Com rio Rio Madeira acima dos 15 metros, Prefeitura decreta emergência e reforça atuação preventiva em Porto Velho


Medida garante agilidade nas ações da Defesa Civil e tranquiliza população; não há registro de famílias desabrigadas

Com o nível do Rio Madeira ultrapassando a cota de 15 metros, a Prefeitura de Porto Velho decretou situação de emergência como forma de fortalecer ações preventivas. A medida, segundo a Defesa Civil, não indica cenário crítico, mas permite respostas mais rápidas às comunidades potencialmente afetadas.

De acordo com o superintendente da Defesa Civil Municipal, Marcos Berti, o decreto amplia a capacidade de resposta do poder público, garantindo mais agilidade na captação de recursos e maior flexibilidade administrativa.
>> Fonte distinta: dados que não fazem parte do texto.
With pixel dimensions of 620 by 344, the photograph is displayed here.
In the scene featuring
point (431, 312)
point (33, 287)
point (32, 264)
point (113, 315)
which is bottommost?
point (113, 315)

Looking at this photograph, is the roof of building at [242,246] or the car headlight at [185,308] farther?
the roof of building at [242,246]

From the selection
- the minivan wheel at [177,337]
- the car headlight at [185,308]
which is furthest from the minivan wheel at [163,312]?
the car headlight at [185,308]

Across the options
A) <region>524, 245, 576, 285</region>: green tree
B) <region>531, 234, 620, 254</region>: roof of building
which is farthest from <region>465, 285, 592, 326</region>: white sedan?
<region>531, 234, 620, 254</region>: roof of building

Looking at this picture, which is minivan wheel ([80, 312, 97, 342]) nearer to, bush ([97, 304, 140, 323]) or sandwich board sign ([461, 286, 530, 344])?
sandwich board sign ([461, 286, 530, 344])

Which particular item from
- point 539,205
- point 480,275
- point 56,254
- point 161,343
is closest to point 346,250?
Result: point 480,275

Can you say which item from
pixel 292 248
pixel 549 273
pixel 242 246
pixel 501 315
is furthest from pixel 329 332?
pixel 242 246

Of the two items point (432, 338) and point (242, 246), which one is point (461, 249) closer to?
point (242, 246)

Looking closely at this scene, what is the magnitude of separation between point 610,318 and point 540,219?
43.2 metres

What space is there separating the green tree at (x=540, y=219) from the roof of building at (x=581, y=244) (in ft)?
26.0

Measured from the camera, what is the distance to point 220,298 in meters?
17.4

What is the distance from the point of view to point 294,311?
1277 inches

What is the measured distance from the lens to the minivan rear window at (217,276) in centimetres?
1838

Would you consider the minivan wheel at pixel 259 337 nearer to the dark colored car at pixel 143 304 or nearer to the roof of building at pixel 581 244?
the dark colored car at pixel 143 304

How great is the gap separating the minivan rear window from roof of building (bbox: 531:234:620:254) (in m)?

A iniciativa também acelera processos de compras e logística, além de integrar todas as secretarias do Executivo nas ações preventivas.

O gestor fez questão de tranquilizar a população diante de preocupações relacionadas à medida. Segundo ele, apesar da elevação do nível do rio — que chegou a 15,30 metros e, na última medição, marcou 15,04 metros — não há registro de famílias desabrigadas ou em situação de risco.

“Quando atingimos os 15 metros, foi decretada a emergência para que possamos dar respostas rápidas às comunidades. Isso não significa que está tudo alagado, mas sim que não podemos esperar a situação se agravar para agir. Estamos nos antecipando”, destacou.

A Defesa Civil segue atuando em regime de plantão preventivo, com atendimento 24 horas por dia, monitorando constantemente o comportamento do rio e prestando assistência tanto às comunidades ribeirinhas quanto à população da área urbana.

Atento às ações em andamento, o prefeito Léo Moraes ressaltou que, após reestruturações recentes, a Defesa Civil Municipal passou a atuar com mais eficiência e autonomia, tornando-se a principal referência no atendimento a situações de emergência e vulnerabilidade.

“Hoje temos uma Defesa Civil estruturada, independente e preparada para atender nossa população. Não há motivo para alarde, mas o decreto fortalece o trabalho preventivo e assegura a presença constante do poder público junto às comunidades”, afirmou.

O decreto contempla diversas localidades que historicamente demandam atenção durante o período de cheia, entre elas Brasileira, Boca do Jamary, Belmont, Itacuã, Pau D’Arco, Bom Jardim, Ramal da Alegria, Mutuns, Ramal São Miguel (Gleba Cuniã), Niterói, Maravilha I e II, Terra Firme, Ilha Nova, Ressaca, Conceição da Galera, Bom Fim, Santa Catarina, Pombal, Firmeza, Papagaios, Ilha de Assunção, Tira Fogo, São José da Praia, Boa Vitória, Lago do Cuniã e Fortaleza do Abunã.

A Prefeitura segue monitorando o nível do Rio Madeira e reforça que a população pode acionar a Defesa Civil a qualquer momento, em caso de necessidade.